Operationally, the implication is a sequencing logic rather than a success claim. Agencies can anticipate app-focused information demand around launch-type milestones (staffing and onboarding materials), while harmonization windows call for sustained ecosystem-oriented guidance (standards, procedures, vendor alignment). Conversely, purely administrative completions may remain low-salience and should not be expected to shift public attention without complementary communications.
Overall, the contribution is not that search attention equals compliance or performance but that a preregistered, transparent event-study design can (i) characterize heterogeneous attention responses across milestones and query families and (ii) yield modest but actionable improvements in short-horizon nowcasts of attention that support communication and support planning in digital tax rollouts [
12,
20,
23,
28].
Table 13 summarizes which conclusions are robust to the prespecified checks and where interpretation remains sensitive.
8. Conclusions, Limitations, and Future Directions
This study examined whether prespecified milestones in Greece’s myDATA/e-invoicing rollout were associated with shifts in public search attention (RQ1), whether encoding those dates improves short-horizon forecasts of attention (RQ2), and which query families respond most strongly (RQ3).
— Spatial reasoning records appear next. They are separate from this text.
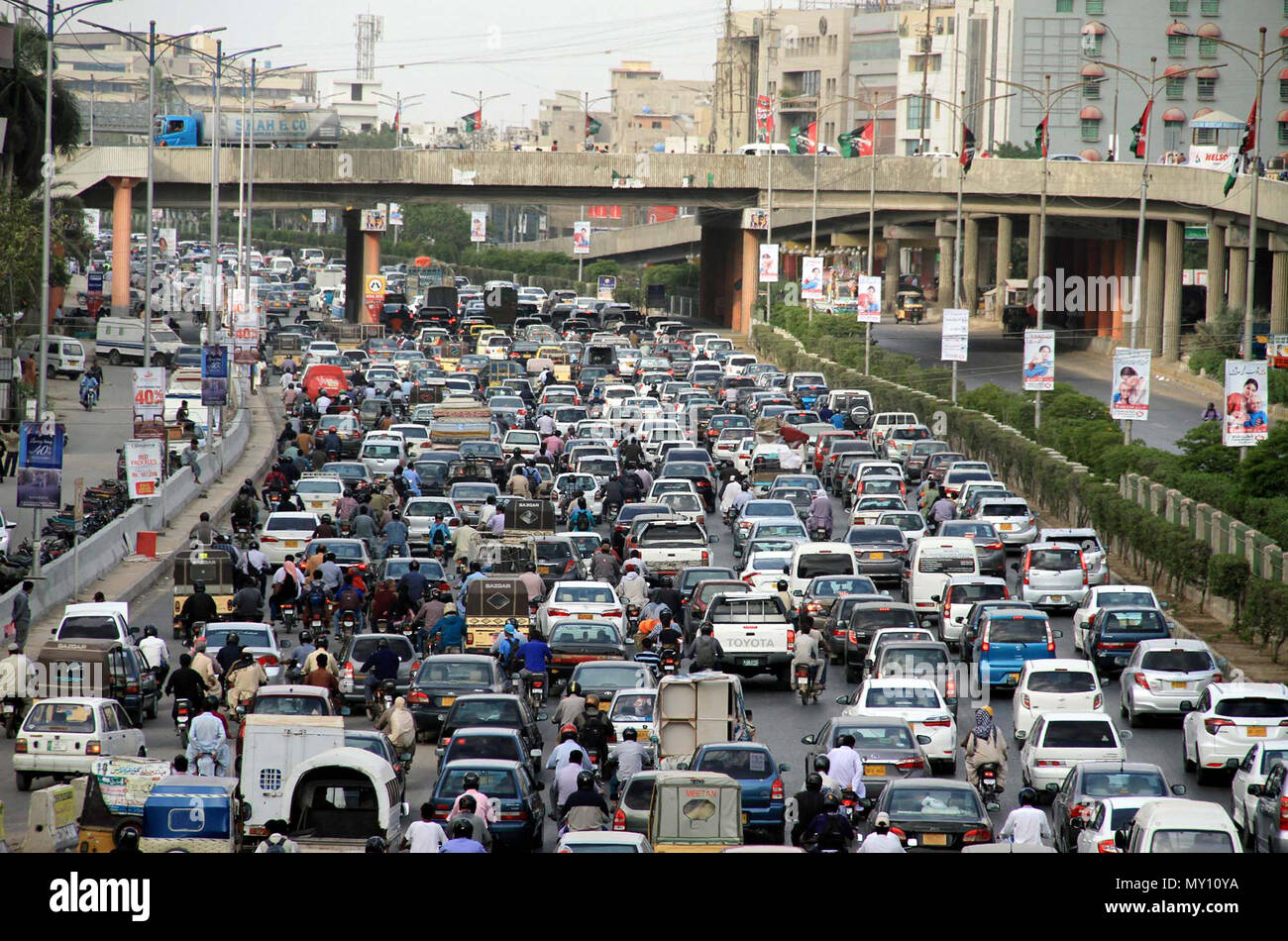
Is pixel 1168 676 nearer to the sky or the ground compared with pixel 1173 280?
nearer to the ground

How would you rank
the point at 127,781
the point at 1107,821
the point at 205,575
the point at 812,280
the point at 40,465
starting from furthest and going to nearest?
the point at 812,280 → the point at 40,465 → the point at 205,575 → the point at 127,781 → the point at 1107,821

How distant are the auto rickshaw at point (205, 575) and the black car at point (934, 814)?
15679mm

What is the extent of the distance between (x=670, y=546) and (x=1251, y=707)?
48.8 feet

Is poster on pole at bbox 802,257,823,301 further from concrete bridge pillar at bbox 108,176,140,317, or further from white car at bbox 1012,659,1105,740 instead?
white car at bbox 1012,659,1105,740

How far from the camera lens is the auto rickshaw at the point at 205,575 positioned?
1258 inches

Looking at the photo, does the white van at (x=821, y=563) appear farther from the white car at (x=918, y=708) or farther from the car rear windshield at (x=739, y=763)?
the car rear windshield at (x=739, y=763)

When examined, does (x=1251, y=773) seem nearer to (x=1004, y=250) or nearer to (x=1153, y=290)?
(x=1153, y=290)

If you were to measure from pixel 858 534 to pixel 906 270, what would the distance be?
120622 mm

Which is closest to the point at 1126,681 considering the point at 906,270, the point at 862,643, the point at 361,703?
the point at 862,643

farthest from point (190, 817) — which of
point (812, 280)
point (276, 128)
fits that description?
point (276, 128)

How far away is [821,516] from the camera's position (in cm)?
4088

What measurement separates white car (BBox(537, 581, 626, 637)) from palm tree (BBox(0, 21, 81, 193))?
47602mm
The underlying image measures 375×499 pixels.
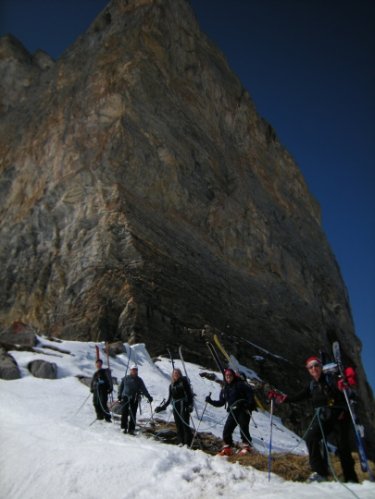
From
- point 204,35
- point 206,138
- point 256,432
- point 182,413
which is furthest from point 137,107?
point 182,413

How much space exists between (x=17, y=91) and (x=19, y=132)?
443 inches

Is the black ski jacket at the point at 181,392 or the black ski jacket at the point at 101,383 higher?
the black ski jacket at the point at 181,392

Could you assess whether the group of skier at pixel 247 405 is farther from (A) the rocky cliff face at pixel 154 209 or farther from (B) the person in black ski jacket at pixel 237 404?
(A) the rocky cliff face at pixel 154 209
Using preregistered step/ramp indicators on monthly Google Trends data (2016–present) with HAC-robust inference and BH–FDR adjustment, we find a consistent ordering: app queries respond most clearly around launch-type milestones, ecosystem attention shifts more gradually, and platform terms are smaller and less regular; the back-office “central administration full” milestone is near-neutral. Event-aware models also improve out-of-sample nowcasts relative to a seasonal-naïve benchmark for some series and horizons, with the clearest gains in selected short-horizon cases [
12,
20,
23,
28]. Overall, policy timing appears to structure information-seeking in measurable ways, while search attention remains an intermediate signal rather than a compliance outcome.
These findings should be interpreted with caution. Google Trends captures attention, not adoption, compliance, or audit outcomes. Large percentage changes can partly reflect low baselines, so we prioritize SVI point effects in interpretation. The design is observational, and time-varying confounds may still coincide with milestones despite controls for trend, seasonality, and COVID pulses. Placebo results are therefore treated as stress tests, and non-trivial placebo significance reinforces cautious, non-causal reading. In addition, GT scaling, stitching, and topic-versus-term differences may affect comparability, although we address these issues through validation and sensitivity checks.
Future research should link attention signals to administrative and behavioral outcomes such as helpdesk tickets, onboarding completion, active user counts, or e-invoice submissions to test whether search attention has measurable operational lead value. Richer designs could incorporate communication intensity and ecosystem activity, including media coverage, vendor releases, and professional association notices, in order to separate policy timing from concurrent narrative shocks. Higher-frequency data could also be used to examine anticipatory spikes and post-event decay, while subgroup analyses by region, industry, or user type could clarify who responds to which milestones [
12,
22,
23]. Finally, applying the same preregistered framework to other digital tax reforms such as Making Tax Digital, SAF-T, or national e-invoicing mandates would test portability and help build comparative evidence across common rollout archetypes.